Angry refugees urge the United States to do more to end the war in Syria as they met top US diplomat John Kerry during a landmark visit to the Zaatari camp in Jordan.
Syrian refugees urge US to do more to end war as Kerry visits camp
ZAATARI REFUGEE CAMP, Jordan // Angry refugees yesterday urged the United States to do more to end the war in Syria as they met top US diplomat John Kerry during a landmark visit to the Zaatari camp in Jordan.
Mr Kerry first flew over the camp by helicopter, surveying thousands of tents and trailers lined up on the desert sand about 20 kilometres from the Syrian border in what has now become the fifth largest city in Jordan.
"The stories that I've just heard and the people I've just met put a real face on the level of the humanitarian crisis and it underscores the urgency of the international community, one in helping to take of these people, but two helping to bring an end to this crisis," Mr Kerry said.
He met with six refugees and was briefed by the UNHCR camp manager Kilian Kleinschmidt, who told of the battle to provide for a tide of humanity crossing the border from Syria into Jordan every day.
"The stories are obviously horrendous. The life is very, very difficult," Mr Kerry said, after he became the highest-ranking member of the US administration to visit the camp, home to some 115,000 refugees.
The refugees voiced anger and frustration, repeatedly asking Kerry to press Washington to establish buffer and no-fly zones in Syria.
"Where is the international community? What are you waiting for? We hope that you will not go back to the United States before you find a solution to the crisis. At least impose a no-fly zone or an embargo," said one refugee woman.
"I think the US as a superpower can change the equation in Syria in thirty minutes after you return to Washington," she added.
Mr Kerry replied: "A lot of different options are under consideration. I wish it was very simple. As you know, we've been fighting two wars for 12 years.
"We are trying to help in various ways, including helping Syrian opposition fighters have weapons. We are doing new things. There is consideration of buffer zones and other things but it is not as simple as it sounds."
But the same woman countered: "Mr Secretary if the situation remains unchanged until the end of Ramadan this camp will become empty. We will return to Syria and we will fight with knives. You as the US government look to Israel with respect. Cannot you do the same with the children of Syria?"
Mr Kerry assured the group "you are not abandoned. We are very aware of how terrible conditions are inside Syria.

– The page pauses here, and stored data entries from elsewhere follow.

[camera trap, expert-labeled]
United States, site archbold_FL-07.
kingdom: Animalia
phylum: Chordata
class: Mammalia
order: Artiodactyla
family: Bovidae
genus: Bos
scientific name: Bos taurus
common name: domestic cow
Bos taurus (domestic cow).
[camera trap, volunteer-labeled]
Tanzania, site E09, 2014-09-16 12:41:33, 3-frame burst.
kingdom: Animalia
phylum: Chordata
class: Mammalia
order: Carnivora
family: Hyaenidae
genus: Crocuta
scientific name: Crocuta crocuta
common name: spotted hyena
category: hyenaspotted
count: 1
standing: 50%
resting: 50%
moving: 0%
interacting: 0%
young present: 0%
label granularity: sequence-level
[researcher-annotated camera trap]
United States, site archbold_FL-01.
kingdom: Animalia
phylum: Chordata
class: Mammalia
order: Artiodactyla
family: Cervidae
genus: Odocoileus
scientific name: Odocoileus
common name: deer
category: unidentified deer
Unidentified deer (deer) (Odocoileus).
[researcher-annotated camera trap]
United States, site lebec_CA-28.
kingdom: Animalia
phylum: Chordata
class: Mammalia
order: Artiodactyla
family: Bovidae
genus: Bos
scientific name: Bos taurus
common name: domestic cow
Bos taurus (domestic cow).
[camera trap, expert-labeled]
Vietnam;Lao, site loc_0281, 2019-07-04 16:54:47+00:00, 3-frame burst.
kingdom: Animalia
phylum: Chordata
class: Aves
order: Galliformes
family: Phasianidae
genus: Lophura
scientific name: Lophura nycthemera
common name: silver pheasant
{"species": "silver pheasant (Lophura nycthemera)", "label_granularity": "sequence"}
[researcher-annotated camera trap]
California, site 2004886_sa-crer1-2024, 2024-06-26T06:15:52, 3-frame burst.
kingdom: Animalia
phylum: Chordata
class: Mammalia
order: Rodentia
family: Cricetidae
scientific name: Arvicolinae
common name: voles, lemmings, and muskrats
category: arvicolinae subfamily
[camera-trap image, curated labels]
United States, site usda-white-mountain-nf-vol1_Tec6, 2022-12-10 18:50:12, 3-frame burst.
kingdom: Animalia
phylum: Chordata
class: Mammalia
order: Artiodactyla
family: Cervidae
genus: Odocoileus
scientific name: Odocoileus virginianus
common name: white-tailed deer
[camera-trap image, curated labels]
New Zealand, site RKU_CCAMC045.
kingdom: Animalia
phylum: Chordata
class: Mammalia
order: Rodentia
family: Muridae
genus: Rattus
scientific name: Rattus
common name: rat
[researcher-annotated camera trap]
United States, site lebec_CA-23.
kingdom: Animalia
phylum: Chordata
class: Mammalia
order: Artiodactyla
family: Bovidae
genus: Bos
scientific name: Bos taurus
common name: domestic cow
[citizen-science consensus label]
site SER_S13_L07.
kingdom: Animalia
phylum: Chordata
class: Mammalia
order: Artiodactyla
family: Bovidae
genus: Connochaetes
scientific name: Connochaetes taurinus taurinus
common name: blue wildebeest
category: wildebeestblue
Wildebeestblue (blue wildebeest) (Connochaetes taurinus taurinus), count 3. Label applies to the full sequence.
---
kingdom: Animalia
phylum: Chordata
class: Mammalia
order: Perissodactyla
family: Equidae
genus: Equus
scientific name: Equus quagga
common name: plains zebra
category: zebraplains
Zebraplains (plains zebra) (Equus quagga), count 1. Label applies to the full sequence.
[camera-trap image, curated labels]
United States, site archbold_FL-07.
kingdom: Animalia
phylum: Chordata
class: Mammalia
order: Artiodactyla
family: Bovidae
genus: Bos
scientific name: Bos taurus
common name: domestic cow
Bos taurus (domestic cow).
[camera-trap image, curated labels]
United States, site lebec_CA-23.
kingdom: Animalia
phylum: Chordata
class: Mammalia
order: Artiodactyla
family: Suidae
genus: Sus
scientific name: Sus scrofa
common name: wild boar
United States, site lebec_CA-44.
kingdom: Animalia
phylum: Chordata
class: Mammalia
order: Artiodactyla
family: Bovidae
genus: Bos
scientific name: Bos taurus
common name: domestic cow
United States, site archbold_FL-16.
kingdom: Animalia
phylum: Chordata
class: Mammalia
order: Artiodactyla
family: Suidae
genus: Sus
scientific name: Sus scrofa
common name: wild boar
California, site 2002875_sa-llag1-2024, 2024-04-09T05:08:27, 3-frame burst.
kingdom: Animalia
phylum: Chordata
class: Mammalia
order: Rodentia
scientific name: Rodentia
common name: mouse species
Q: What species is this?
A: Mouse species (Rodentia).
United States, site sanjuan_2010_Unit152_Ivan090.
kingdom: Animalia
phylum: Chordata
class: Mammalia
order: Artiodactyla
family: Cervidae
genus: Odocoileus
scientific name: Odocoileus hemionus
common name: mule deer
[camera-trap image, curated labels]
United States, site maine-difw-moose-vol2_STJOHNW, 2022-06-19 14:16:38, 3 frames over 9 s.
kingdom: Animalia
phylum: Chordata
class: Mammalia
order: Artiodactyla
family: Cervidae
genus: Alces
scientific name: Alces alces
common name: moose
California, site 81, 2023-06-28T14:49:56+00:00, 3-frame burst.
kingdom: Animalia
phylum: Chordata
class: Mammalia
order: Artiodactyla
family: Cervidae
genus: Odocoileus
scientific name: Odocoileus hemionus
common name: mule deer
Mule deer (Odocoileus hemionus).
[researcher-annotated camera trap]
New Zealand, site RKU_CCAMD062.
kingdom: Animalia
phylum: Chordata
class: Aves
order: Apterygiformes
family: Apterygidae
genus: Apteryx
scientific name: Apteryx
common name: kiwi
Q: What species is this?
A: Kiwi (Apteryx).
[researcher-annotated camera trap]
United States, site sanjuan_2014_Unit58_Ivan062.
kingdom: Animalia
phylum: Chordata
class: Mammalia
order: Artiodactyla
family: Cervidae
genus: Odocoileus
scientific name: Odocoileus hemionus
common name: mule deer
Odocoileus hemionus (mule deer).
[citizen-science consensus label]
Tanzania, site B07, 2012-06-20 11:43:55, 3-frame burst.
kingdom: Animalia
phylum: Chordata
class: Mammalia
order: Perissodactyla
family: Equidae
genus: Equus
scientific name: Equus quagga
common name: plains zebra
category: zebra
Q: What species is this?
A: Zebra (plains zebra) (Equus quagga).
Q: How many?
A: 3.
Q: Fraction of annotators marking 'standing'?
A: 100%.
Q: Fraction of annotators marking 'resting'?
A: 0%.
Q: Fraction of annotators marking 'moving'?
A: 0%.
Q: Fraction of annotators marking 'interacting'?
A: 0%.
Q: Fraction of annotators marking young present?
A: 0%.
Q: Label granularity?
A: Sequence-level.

I came here today because we are concerned.
"I promise you I will take your voices and concerns back with me to Washington".
The United States is the largest single donor to Syrian refugees and has already pledged more than US$800 million (Dh2.93 billion) in humanitarian assistance.
The Red Cross said last week 150,000 Syrian refugees live in Zaatari, a figure backed by Jordanian officials.
As many as 15 babies are born in the camp each day.
The tiny kingdom says 550,000 refugees from Syria are in camps and in urban areas in Jordan, but the Unicef said the latest figures were about 600,000.